Written request:
In the records below, start at the line containing "By looking at" and end with the line containing "1.51 meters". Output those lines as a JSON list of strings, one string per line, with blank lines omitted.

Task material:
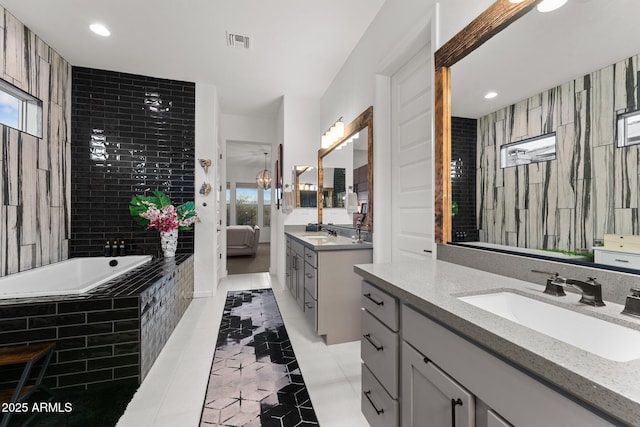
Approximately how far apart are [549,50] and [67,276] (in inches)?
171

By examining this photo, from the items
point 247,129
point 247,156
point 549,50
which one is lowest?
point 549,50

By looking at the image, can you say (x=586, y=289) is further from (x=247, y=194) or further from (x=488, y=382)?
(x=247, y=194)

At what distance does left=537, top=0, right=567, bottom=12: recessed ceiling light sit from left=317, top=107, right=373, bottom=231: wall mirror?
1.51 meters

* * *

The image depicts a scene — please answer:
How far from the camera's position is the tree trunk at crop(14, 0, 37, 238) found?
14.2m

---

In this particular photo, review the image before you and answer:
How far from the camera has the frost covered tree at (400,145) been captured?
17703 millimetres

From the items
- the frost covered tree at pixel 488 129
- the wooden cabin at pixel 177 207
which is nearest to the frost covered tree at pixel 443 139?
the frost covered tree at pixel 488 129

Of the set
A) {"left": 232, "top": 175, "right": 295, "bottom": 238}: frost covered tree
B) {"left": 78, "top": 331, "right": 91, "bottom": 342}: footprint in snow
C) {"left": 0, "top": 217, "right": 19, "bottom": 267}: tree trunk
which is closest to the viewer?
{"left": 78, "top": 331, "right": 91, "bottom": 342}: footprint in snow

Written response:
[
  "By looking at the image, can you say (x=586, y=289) is further from (x=247, y=194) or further from (x=488, y=382)?",
  "(x=247, y=194)",
  "At what distance does left=537, top=0, right=567, bottom=12: recessed ceiling light sit from left=317, top=107, right=373, bottom=231: wall mirror?",
  "1.51 meters"
]